I am currently acting for several families individually in relation to potential claims relating to failure to diagnose and treat a heart attack.  In two cases I am involved in, both people suffering from chest pain were told that they did not have a heart attack.  One was not taken to the hospital and died 10 hours later of myocardial infarction. The other attended the accident and emergency department and was told he was not suffering from a heart attack and died approximately 10 hours later. Sadly in both of these cases, the deceased had been diagnosed with a heart attack, it is likely that treatment would have been instigated, and both of these patients would have survived.  The deceased, who was not taken to hospital by ambulance, was only 54 years old and lived eight minutes away from his local hospital, an eminent centre for cardiology.  He would have been treated and the balance of probabilities would still be alive today.  In the second case, the deceased was 42 years of age, married with two small children and was incorrectly diagnosed with asthma.  He was not given any medication to treat his heart condition and it was quite clear on the ECG tracing that he had suffered a myocardial infarction, yet he was discharged home.

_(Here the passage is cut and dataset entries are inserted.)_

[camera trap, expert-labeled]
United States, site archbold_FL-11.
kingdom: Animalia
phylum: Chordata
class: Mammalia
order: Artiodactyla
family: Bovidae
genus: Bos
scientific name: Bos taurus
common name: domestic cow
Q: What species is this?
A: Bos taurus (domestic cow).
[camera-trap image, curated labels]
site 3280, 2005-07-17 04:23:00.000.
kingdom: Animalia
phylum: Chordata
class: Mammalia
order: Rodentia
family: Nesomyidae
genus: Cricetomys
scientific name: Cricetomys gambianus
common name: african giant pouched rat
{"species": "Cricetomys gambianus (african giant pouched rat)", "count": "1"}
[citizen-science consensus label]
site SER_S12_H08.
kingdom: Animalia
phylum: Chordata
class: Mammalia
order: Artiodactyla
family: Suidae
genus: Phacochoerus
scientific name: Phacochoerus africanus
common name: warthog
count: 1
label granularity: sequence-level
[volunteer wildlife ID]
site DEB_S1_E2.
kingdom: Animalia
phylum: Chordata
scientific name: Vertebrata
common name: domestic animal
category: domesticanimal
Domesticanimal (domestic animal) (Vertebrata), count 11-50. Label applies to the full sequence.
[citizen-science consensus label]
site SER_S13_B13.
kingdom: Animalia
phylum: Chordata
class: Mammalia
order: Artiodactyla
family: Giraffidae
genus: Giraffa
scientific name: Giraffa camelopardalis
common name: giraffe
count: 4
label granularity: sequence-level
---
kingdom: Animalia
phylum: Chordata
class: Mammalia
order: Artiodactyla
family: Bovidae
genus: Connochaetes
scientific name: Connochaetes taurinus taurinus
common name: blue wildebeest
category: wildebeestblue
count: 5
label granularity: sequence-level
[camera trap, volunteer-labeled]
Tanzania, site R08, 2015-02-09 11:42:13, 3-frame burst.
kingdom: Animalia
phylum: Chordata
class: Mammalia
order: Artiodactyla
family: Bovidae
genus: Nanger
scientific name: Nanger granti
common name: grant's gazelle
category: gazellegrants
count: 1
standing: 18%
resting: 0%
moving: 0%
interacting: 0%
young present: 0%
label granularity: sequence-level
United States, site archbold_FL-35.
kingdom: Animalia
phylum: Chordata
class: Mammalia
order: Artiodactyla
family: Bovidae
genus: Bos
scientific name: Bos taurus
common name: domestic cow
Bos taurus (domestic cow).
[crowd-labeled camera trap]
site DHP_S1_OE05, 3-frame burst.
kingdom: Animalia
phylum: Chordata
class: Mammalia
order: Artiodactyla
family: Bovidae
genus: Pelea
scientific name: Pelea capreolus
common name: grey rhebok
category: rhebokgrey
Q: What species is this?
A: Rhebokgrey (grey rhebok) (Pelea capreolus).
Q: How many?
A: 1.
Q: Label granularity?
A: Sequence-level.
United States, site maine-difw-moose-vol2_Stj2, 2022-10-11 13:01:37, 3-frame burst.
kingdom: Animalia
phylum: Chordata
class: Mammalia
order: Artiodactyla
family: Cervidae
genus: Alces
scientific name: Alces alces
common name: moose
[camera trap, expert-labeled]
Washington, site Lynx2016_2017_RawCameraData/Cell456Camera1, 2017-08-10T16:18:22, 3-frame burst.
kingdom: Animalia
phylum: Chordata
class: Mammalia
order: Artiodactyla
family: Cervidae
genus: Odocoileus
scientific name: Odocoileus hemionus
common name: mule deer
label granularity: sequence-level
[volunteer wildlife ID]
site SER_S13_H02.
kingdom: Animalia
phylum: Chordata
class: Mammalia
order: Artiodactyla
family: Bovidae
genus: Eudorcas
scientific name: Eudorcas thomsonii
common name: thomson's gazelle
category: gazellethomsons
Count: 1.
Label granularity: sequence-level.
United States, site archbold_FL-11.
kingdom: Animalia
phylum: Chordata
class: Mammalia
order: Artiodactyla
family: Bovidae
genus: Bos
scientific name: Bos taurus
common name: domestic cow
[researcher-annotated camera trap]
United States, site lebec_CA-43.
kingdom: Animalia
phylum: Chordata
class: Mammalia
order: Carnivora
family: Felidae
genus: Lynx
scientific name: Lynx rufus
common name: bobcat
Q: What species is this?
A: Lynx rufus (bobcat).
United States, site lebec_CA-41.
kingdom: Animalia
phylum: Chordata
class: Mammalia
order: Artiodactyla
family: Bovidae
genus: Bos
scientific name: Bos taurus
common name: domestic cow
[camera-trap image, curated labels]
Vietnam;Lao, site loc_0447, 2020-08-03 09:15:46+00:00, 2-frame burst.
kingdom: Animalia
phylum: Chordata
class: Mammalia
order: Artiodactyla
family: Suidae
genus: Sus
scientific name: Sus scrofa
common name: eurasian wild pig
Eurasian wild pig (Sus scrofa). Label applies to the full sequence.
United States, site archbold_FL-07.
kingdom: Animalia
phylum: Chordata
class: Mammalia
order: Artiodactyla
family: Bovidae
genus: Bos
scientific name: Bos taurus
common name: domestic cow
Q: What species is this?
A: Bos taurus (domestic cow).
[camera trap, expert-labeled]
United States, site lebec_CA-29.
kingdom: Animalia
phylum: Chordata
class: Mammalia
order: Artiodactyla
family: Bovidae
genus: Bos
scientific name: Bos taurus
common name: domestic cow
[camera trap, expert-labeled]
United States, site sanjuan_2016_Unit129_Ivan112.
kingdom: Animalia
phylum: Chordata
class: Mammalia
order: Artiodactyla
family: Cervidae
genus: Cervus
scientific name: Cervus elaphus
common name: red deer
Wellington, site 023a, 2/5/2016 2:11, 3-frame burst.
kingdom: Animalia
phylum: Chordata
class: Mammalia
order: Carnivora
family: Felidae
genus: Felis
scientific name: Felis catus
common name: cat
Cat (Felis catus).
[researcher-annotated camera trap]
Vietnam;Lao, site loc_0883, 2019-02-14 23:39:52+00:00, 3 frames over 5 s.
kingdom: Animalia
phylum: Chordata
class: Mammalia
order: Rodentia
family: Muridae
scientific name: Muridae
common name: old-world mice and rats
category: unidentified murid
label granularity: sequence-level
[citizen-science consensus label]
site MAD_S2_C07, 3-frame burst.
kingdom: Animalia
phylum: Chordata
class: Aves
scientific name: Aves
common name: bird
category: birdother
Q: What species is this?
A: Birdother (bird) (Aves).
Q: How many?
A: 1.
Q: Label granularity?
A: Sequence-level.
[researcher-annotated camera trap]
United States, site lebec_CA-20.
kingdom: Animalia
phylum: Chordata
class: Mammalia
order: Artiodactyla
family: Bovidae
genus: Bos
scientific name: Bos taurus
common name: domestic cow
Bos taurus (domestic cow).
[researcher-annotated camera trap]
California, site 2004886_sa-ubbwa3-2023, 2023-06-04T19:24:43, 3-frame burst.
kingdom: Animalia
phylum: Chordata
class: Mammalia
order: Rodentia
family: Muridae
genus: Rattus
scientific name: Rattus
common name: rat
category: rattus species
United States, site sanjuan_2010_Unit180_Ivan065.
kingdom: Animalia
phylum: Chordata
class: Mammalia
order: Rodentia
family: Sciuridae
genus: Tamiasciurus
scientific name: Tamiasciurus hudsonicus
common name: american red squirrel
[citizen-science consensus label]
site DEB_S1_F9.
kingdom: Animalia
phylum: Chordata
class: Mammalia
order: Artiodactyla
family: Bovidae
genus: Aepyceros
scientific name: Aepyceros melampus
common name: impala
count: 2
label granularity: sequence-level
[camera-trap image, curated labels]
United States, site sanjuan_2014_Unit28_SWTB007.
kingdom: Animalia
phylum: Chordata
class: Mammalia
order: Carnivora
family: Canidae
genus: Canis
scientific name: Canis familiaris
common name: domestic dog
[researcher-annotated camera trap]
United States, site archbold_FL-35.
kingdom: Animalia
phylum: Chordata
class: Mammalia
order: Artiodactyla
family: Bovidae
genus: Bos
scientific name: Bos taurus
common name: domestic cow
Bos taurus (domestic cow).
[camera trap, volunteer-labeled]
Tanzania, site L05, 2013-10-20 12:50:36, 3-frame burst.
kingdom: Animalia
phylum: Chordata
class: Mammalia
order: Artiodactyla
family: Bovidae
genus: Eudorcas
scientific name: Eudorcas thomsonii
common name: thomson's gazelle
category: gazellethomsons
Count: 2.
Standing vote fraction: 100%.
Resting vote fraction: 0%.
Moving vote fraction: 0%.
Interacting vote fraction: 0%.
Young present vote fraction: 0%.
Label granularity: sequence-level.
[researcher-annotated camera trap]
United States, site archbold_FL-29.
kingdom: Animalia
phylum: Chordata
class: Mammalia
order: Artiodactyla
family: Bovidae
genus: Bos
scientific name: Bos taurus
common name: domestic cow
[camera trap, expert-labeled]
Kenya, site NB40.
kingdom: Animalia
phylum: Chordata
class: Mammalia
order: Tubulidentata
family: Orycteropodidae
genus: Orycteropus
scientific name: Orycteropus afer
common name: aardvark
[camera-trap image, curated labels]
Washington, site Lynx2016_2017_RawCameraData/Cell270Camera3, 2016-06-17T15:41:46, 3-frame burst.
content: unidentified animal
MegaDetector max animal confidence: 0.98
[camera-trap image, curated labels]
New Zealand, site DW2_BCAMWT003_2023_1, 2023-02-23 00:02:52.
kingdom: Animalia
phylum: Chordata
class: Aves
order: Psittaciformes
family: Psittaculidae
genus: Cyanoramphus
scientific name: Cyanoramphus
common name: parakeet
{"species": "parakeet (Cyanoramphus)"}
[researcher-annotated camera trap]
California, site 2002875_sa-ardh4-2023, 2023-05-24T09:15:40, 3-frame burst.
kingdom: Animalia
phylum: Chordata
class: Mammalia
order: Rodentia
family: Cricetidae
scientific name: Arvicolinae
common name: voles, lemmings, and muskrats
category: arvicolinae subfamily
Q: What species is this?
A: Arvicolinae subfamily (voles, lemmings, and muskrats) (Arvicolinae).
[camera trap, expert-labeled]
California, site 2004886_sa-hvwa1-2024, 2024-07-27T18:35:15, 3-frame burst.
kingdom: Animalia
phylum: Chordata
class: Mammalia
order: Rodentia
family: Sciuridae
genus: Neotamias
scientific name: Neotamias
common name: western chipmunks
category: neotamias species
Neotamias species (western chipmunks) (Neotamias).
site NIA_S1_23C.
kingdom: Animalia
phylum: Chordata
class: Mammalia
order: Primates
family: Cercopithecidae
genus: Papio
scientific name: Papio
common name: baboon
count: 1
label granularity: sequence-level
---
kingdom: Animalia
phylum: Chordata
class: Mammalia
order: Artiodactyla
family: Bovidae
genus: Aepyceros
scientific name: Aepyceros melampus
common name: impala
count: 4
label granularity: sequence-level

Professor Sir Nilesh Samani, who is the Medical Director at the British Heart Foundation, has been quoted as saying, “This new test could transform the way we diagnose heart attacks, improving the sensitivity and ensuring that heart attacks are not missed when Troponin levels in the blood are extremely low. We now need more research to find out whether this test is effective and affordable”.

The new breakthrough blood test will hopefully have ability to diagnose patients much quicker which will lead to instigating treatment much more quickly, which will prevent cases of misdiagnosis and unavoidable deaths which change the surviving relatives lives forever.